The German Federal Narcotics Act defines schedules of narcotic substances, the framework and procedure for legal turnover and prescription of narcotics, criminal and administrative liability and alternative measures for drug-dependent offenders. Use of drugs is not mentioned as an offence.
Unauthorised possession of drugs is a criminal offence punishable by up to five years in prison. However, the law affords various possibilities other than prosecution when only small quantities of narcotic drugs for personal use are involved, in line with a general trend in Europe to reduce the severity of punishments for such offences. Important criteria on which such a decision is based are the amount and type of the drugs involved, the involvement of others, the personal history of the offender and whether or not public interest would be served by prosecution. Most of the Länder have defined values for ‘small amounts’ of cannabis and a few have established amounts for heroin, cocaine, amphetamine and MDMA/ecstasy; for methamphetamine, a federal ruling limits ‘non-small’ amount to 5 g of the active substance. When a sentence is imposed, the principle of ‘treatment instead of punishment’ still allows — under certain circumstances — a postponement or remission of the punishment if the offender enters treatment.
The illicit supply, cultivation and manufacture of narcotic drugs carry penalties of up to five years’ imprisonment. This increases to 15 years if there are aggravating circumstances, which include ‘not insignificant’ quantities of narcotic drugs; an adult supplying narcotics to a person under the age of 18; a person trafficking narcotics ‘professionally’ or as a member of a gang; or carrying a weapon when committing a serious drug-related offence.
Legal penalties: the possibility of incarceration for possession of drugs for personal use (minor offence)
NBYear of data 2015.
Reported drug law offences in Germany
NBYear of data 2015.
Until recently, new psychoactive substances (NPS) were controlled by their introduction into Schedules I to III of the German Federal Narcotics Act.
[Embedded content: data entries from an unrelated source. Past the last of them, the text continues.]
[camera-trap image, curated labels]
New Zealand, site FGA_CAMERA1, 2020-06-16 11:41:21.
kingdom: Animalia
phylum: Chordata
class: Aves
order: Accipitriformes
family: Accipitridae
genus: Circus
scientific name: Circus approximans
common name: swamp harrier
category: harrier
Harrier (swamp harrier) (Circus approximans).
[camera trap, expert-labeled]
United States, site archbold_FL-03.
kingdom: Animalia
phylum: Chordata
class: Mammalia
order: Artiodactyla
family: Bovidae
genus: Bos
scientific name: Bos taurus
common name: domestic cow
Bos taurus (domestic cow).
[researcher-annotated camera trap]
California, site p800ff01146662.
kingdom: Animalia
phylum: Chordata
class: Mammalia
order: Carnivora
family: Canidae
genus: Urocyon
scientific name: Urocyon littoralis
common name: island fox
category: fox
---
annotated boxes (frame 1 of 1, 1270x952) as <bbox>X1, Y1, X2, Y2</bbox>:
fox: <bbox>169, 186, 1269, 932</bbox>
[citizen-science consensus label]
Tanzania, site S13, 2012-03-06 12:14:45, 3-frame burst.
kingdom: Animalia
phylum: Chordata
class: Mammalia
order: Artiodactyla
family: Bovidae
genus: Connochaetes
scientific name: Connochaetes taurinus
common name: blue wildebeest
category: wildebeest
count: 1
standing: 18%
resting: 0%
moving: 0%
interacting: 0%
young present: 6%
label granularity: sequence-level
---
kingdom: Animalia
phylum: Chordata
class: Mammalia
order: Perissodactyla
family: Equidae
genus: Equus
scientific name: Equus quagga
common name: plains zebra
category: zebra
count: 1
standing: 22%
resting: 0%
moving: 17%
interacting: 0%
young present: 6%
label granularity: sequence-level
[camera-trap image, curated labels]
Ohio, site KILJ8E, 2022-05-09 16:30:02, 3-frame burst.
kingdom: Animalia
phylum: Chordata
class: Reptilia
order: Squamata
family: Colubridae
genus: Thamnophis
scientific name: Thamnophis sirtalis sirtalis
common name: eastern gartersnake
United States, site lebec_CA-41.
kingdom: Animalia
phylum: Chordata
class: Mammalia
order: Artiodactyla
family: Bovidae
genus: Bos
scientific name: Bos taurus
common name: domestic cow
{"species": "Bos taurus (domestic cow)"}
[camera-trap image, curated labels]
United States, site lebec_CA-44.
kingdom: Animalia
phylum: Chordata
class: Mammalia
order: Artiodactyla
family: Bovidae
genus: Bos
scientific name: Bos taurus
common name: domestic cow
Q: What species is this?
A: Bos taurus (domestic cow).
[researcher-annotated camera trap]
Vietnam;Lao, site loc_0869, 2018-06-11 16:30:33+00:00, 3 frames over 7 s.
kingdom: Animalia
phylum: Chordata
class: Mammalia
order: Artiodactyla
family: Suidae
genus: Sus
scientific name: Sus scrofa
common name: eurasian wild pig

However, the amendment procedure is deemed lengthy. Therefore, from October 2016, a new law prohibits supply-related actions involving NPS that belong to groups of amphetamine-type stimulants, including cathinones and synthetic cannabinoids; these offences are punishable by up to three years in prison or up to 10 years’ imprisonment in certain aggravating circumstances.
In 2011, cannabis was transferred from Schedule I to Schedule III of the Narcotic Act, which, for the first time, enabled cannabis- containing proprietary medicinal products to be manufactured and prescribed, following clinical testing and licensing by the Federal Institute for Drugs and Medical Devices (BfArM).
Drug law offence (DLO) data are the foundation for monitoring drug-related crime and are also a measure of law enforcement activity and drug market dynamics; they may be used to inform policies on the implementation of drug laws and to improve strategies.
In Germany, a slight rise in the level of drug law offences has been reported in since 2013, due to the increase in general drug law offences, including consumption and possession. Drug use-related offences committed against the Narcotic Act (unauthorised possession, purchase and distribution of narcotic substances) dominate the drug law offences and more than half of the annually reported offences are related to cannabis, followed by amphetamines.